To Whom It May Concern,
There is black mould on the sky, re-born dolls in the pharmaceutical labs, porcelain cups for apostles of ‘the God-given occupation’, counselling for the melancholic and ‘pinko hippies’. The Christian miracle eye tracking is torn on a line of grey bodies, on thousands of stacks of bodies. Dirty pollen coats our needles; pitiless bag closing, and an engorged media prostitutes privacy and our right to worship. Under siege the sky is sallow and the weather like grit; umbilical soil in a gravitational well. The mining settlements plunder the aisles of ‘Cold Meat, frozen Carrot, Small Pies, Tissues, yeast, more tortilla wraps, hair dye …’ adrift in the fetid hum on verges of dual carriageway (Genocide, tin-oxide, egg white on silk pillowcase, 2016. Private Collection.) And tears and weeping as far as the eye can see. Were it not for your listening eyes, had you not a delicate sense, when would we have acted? But I shall forget this dream; through midnight, I’ll disappear. Dear, hear this my …


‘A man was standing in the rain. It rained harder.’ (in Floor Grey, high up on the east wall of HMP, Perth.)

Green in Cottown. The fields smell sharp, of rhubarb, grey slip on the road, but nothing grows, even in the rains of Heaven.

Shuffle …

Neukünstler! My name is on the door. White plastic belt, cardboard, aluminium foil, silver tape, 20mm starch packing sheets, wire, and a canvas backpack, five cardboard boxes (24 pack eco laundry tablet’s), silver tape, aluminium foil, wire—Fake devices, ‘made by hand Monsieur.’

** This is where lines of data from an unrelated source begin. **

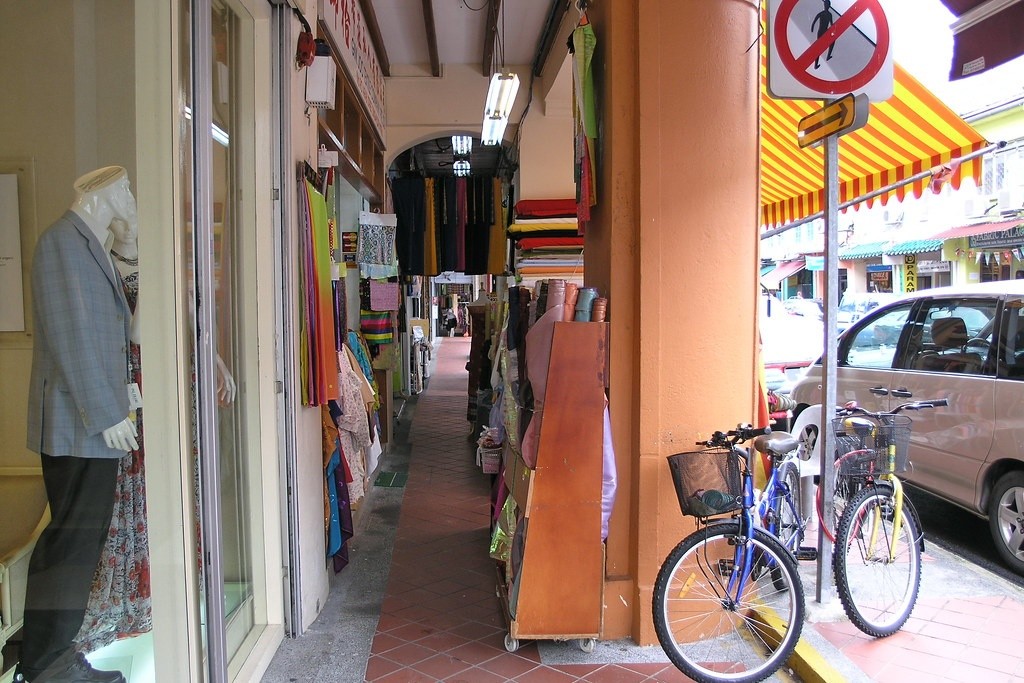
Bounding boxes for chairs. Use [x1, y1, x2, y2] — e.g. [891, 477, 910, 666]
[915, 316, 982, 374]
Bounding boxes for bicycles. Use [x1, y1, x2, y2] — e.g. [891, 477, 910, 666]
[831, 397, 949, 638]
[651, 425, 820, 683]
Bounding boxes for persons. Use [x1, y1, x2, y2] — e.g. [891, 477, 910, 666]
[13, 165, 236, 683]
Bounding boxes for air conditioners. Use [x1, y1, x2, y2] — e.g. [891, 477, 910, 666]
[998, 187, 1024, 215]
[882, 206, 903, 225]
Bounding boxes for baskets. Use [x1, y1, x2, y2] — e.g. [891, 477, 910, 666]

On the far horizon, the whole| conversation, hand cut blind| in the gilded space closer to| the margin of you on Cothill.
Movement of perfections shadow,| darkness outwith your corridor, tell me,| tell me, emptiness.| I rise out of my sleep.
And the grey cherry tree| turning in its wash of rain,| a nest in splendid-malnutrition| tonight I shall ask it in.
My love waited, may have died| in the wax of shadow, patrolling| the feast of leaves.| I met my death
coming the other way. Turning| a quiet song, I cried| and you passed by without a sound.| A resurrection?
Nothing that you say; I dwell.| No measure of fire; I dwell.| Keeping shtum on the road,| consent where paradox is fear.
My heart denied, I couldn’t see myself;| I left early into the field| with the nothing that you say| weighing past all weight
in the interior of smear and bravery,| prayers could not dent my darkness.| I go to my neighbour with nothing to eat,| the blackbird the chaffinch.
This love will be the end.| You have all the space| in my mind, the manners of pain,| a quiet carriage you say.
And you my spent heart, dwell| true, after truth, in love| never depleted by use or display| a moment and forever.